- **What you should do**
Recast every line of the records below as a Markdown table with the columns Row and Line, numbering the rows in order and skipping blank lines. Leave the pictures out of the table.

- **Dataset extract**
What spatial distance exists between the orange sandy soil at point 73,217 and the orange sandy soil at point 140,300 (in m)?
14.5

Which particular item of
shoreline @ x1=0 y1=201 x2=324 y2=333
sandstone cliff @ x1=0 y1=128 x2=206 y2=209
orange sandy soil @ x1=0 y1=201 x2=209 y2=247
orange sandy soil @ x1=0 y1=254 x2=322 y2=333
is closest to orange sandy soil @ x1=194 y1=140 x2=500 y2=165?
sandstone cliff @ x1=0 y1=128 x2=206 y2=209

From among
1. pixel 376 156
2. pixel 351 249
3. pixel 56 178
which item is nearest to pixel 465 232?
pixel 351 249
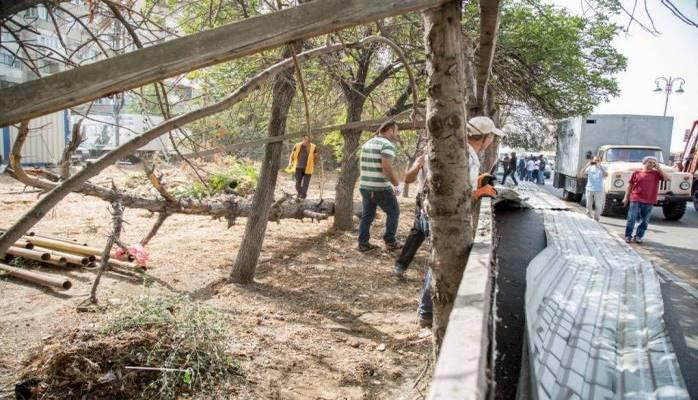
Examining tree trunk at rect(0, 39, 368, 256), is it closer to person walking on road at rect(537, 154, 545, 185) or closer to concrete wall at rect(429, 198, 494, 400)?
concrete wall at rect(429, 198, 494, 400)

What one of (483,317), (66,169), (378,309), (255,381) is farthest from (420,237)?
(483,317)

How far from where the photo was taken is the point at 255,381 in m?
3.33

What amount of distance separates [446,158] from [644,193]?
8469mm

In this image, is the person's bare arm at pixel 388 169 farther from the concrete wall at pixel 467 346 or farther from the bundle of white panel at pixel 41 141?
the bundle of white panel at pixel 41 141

- **Solution to this exercise**
| Row | Line |
|---|---|
| 1 | What spatial distance exists between the orange sandy soil at point 73,217 and the orange sandy soil at point 140,300 (in m)? |
| 2 | 14.5 |
| 3 | Which particular item of |
| 4 | shoreline @ x1=0 y1=201 x2=324 y2=333 |
| 5 | sandstone cliff @ x1=0 y1=128 x2=206 y2=209 |
| 6 | orange sandy soil @ x1=0 y1=201 x2=209 y2=247 |
| 7 | orange sandy soil @ x1=0 y1=254 x2=322 y2=333 |
| 8 | is closest to orange sandy soil @ x1=194 y1=140 x2=500 y2=165? |
| 9 | sandstone cliff @ x1=0 y1=128 x2=206 y2=209 |
| 10 | From among |
| 11 | 1. pixel 376 156 |
| 12 | 2. pixel 351 249 |
| 13 | 3. pixel 56 178 |
| 14 | which item is nearest to pixel 465 232? |
| 15 | pixel 351 249 |
| 16 | Examining tree trunk at rect(0, 39, 368, 256), is it closer to person walking on road at rect(537, 154, 545, 185) or closer to concrete wall at rect(429, 198, 494, 400)? |
| 17 | concrete wall at rect(429, 198, 494, 400) |
| 18 | What one of (483,317), (66,169), (378,309), (255,381) is farthest from (420,237)? |
| 19 | (483,317) |
| 20 | How far from where the photo was taken is the point at 255,381 in m? |
| 21 | 3.33 |
| 22 | What amount of distance separates [446,158] from [644,193]? |
| 23 | 8469mm |
| 24 | In this image, is the person's bare arm at pixel 388 169 farther from the concrete wall at pixel 467 346 or farther from the bundle of white panel at pixel 41 141? |
| 25 | the bundle of white panel at pixel 41 141 |